Many thanks in advance for your replies and have a wonderful weekend!

Best Regards
Joko

Joko · April 6, 2023, 6:35pm

Some feedback from anyone?
Would be nice if ab could help me.

Thanks and happy easter everyone!

roberto.rosario · April 6, 2023, 6:46pm

Extracting specific data like addresses is best done by building a custom app because the format of these kinds of attributes is very strict and require flexible parsing.

For other times of data that is uses a more regular format, you can use a regular expression as described in the following topic.

You can then use the result of the template as the value for automatic indexing or assign it to a metadata via a workflow action depending on your end goal.

jake · May 17, 2023, 8:52pm

Hi Joko,

did you achieve it ? because I would like to do the same as you and I can’t…

Joko · May 26, 2023, 7:57am

Hi Jake,

I havent had the time to configure Mayan further but I will do that soon.
I will update this post with (hopefully) my results.
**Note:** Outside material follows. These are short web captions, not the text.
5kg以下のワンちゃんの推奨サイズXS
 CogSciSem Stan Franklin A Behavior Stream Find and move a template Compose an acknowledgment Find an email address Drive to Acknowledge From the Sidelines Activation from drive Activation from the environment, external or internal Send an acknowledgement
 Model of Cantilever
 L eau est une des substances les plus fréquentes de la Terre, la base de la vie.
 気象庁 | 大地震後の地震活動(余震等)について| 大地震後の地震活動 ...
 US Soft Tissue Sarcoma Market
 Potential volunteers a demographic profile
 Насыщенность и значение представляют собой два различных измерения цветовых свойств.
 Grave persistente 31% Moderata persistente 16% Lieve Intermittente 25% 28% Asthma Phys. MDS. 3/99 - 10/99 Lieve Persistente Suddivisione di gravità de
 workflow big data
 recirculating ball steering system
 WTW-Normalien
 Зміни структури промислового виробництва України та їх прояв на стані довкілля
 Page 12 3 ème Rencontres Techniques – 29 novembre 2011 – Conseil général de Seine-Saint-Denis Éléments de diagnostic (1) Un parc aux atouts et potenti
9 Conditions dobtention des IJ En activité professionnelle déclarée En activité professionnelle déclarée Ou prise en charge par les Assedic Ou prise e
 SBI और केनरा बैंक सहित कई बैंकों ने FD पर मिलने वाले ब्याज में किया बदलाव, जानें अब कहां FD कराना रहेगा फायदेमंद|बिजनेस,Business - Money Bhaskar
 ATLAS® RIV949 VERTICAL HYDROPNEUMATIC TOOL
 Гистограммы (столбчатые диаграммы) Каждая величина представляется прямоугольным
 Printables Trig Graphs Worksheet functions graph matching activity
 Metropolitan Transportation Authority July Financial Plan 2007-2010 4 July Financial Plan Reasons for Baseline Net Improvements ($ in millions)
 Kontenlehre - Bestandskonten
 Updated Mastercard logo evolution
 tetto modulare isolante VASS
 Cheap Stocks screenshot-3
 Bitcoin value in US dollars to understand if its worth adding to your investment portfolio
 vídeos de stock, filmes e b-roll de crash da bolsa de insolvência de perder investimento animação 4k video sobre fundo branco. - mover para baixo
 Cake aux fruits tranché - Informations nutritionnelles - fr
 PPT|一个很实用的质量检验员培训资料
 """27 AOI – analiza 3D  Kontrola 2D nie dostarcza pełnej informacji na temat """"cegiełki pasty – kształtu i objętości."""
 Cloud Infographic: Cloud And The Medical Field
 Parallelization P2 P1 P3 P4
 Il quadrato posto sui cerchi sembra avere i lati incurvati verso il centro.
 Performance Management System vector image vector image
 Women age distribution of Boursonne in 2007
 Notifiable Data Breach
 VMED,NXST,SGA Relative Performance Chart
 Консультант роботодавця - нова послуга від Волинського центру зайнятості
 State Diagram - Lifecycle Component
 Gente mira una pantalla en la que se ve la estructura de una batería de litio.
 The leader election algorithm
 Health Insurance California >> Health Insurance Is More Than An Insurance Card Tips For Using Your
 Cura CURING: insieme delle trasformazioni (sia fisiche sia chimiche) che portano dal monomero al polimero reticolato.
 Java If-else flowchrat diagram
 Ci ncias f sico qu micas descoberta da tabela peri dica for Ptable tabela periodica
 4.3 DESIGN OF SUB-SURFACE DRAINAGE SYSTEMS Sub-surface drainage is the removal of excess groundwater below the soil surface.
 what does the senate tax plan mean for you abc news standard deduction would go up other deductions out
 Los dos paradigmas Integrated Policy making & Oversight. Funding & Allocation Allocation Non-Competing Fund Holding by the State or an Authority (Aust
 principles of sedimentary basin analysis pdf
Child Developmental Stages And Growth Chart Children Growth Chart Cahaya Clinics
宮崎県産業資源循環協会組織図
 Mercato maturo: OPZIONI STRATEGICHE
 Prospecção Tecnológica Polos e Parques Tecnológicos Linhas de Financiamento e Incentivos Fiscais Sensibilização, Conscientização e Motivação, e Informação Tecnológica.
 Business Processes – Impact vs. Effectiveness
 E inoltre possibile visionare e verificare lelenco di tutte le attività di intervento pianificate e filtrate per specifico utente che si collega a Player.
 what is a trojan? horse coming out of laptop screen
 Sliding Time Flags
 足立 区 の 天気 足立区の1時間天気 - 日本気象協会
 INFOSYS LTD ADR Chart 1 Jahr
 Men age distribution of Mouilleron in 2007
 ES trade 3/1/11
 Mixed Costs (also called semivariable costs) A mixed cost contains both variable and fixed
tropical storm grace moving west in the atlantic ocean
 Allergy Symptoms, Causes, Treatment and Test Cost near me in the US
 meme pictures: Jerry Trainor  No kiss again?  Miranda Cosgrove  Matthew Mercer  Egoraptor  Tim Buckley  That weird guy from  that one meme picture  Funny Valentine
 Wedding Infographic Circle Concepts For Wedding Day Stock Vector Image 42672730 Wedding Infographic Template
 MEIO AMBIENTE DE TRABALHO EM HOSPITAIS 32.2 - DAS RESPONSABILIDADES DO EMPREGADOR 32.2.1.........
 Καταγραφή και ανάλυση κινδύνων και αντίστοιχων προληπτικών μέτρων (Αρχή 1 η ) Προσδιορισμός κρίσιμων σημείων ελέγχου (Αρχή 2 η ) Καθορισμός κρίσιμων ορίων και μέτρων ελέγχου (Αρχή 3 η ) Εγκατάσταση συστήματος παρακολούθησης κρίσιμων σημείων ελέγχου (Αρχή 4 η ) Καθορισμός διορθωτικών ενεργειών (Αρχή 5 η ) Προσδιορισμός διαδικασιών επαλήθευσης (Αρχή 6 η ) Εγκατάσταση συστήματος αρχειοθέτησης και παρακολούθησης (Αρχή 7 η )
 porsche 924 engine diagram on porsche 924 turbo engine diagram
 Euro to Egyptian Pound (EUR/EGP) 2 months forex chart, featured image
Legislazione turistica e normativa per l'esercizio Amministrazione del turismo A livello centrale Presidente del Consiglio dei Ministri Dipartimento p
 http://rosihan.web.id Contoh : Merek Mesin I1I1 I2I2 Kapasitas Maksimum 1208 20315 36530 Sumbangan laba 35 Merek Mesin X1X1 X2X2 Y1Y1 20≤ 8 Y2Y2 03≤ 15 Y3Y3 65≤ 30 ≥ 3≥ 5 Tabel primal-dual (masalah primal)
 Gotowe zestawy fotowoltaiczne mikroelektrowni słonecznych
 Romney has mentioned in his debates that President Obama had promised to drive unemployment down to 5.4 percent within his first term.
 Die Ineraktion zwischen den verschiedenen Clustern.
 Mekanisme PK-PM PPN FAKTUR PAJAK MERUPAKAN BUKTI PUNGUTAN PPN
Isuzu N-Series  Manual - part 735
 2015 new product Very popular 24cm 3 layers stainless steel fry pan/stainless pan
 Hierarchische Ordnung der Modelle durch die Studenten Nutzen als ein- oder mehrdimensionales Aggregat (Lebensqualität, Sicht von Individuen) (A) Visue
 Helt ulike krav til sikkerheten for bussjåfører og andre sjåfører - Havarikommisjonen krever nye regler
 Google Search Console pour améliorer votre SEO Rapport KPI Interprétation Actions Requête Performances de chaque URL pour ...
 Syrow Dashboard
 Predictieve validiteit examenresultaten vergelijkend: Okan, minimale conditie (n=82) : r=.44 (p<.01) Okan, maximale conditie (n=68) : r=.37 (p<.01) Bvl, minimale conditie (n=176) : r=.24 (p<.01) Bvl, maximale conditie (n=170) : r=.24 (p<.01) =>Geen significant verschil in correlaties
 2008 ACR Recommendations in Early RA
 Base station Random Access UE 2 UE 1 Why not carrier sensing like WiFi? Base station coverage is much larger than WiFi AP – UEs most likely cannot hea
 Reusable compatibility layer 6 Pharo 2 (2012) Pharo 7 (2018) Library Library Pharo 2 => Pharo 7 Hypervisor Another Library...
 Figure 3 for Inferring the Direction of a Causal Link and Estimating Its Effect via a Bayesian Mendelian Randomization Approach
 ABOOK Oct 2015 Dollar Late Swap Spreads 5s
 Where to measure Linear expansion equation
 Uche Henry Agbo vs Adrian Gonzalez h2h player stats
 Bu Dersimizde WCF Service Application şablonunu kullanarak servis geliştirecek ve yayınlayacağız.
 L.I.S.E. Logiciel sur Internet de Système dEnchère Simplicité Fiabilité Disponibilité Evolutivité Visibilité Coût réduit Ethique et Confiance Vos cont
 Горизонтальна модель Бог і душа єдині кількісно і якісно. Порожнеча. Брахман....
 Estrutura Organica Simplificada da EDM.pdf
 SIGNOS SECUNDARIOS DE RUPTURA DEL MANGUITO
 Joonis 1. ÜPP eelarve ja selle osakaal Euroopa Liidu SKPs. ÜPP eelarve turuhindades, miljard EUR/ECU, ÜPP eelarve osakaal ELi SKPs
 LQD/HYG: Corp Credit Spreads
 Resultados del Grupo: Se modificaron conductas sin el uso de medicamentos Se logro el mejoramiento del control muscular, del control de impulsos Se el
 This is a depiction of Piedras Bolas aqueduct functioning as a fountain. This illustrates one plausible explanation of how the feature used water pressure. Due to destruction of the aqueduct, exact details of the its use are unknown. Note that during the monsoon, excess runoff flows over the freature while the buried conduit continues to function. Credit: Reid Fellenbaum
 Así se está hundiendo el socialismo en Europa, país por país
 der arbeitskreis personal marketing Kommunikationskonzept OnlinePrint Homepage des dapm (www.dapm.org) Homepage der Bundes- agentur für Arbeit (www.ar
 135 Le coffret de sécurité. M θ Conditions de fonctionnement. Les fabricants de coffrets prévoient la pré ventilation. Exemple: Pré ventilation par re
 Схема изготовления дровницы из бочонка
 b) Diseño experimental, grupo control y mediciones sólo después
Planning on building it as a workflow with regex. If necessary for my usecase I try to build the custom app with python. But if possible I’d like to stick to the standards.

Best
Joko

oduquenoy · November 22, 2023, 9:08pm

Hi
Can you give us a simple example of assigning a value to a metadata.
I try something like

set workflow_instance.document.metadata_value_of.my_metadata= “something”

But metadata value don’t change

oduquenoy · December 14, 2023, 3:32pm

Finally I found Didn’t see all option in the dropdown

system · December 15, 2023, 3:32am

This topic was automatically closed 12 hours after the last reply. New replies are no longer allowed.